All this is fine but do patients, doctors and pharmaceutical companies in India report all adverse events? There is certainly scope for improvement. Doctors sometimes believe that if they report an adverse event they might get into trouble. Especially, if they use the product, not per its prescribing information. Or they feel that the event is only to be expected, eg, diarrhea with antimicrobials, as it is listed in the product's locally approved prescribing information. But all events need to be reported so that one can fully characterize the safety profile of a product. It might lead to changes in the prescribing information and can even lead to withdrawal of a product. It was an astute doctor who first observed the gray baby syndrome with chloramphenicol. And then he traveled the length and breadth of his country and tracked many more such events to make all aware of this adverse event.

Pharmaceutical company medical representatives are sometimes scared to report events thinking it might lead to loss of sales. However, they should realize that not reporting events can have this end result. The doctor may stop writing the product, stop writing other products of the company or even tell his/her other colleagues about it, telling them not to write the company's products.

Reporting the event shows the doctor that the company is serious about its commitment to doctors and patients. The PV professional and medical affairs colleagues, based in head office and in the field, get in touch with the doctor, provide him with information on similar adverse events, and with this wealth of safety data, from both RCTs and in the real world, the doctor is reassured about the safety profile, and continues prescribing the product .

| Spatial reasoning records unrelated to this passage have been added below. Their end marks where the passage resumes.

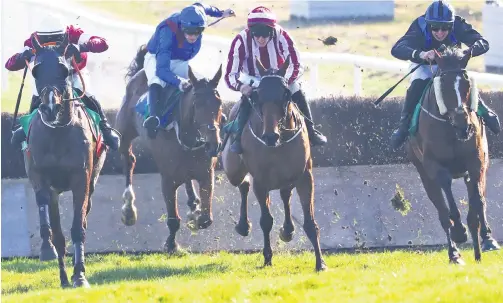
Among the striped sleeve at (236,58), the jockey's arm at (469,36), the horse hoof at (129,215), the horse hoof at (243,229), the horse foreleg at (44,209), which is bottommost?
the horse hoof at (129,215)

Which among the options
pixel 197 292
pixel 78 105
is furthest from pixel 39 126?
pixel 197 292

The pharmaceutical company can come out with patient profiles where the drug should not be used. Or an eligibility score which can then be validated in the real world. Even within a drug's label, there could be patients who respond to a drug optimally, in terms of safety, efficacy or both. And there could be some patients within the label who do not respond optimally. The pharmaceutical company can delve into its clinical trials database and try and correlate response of patients to clinical characteristics. Ideally the company should communicate this information to doctors so that they in turn can use this information to ensure the best patient is selected who can get optimal benefit from the drug. This enhances credibility.

The PV team can use this market intelligence to feedback to the brand teams at regular core committee on safety monitoring meetings, where risk management is also discussed. The PV team can facilitate drug utilization evaluation studies in the real world. Sometimes a risk management plan may need to be in place as demanded by the regulator. At times the regulator may ask for a risk minimization action plan (MAP), for products that are extremely critical but have serious adverse events associated with their use . Basically, a risk MAP ensures that the benefit to risk ratio is always positive.

The PV team must do field work which will help gain customer insight (eg, a drug safety poster can be a useful item to grace the wall of a doctor's clinic) and bring the doctor closer to the company as PV is also a core competence. It is in effect the seat belt of a company, not coming in the way of fast paced growth, but protecting the company from accidents.

PV is not just about reporting an adverse event on time and with due quality and completeness (initial and follow up). It is more than this. The PV professional must interact with her/his medical affairs and medical information colleagues and provide the reporting doctor with the requisite information that helps the doctor choose the right patient for the right drug.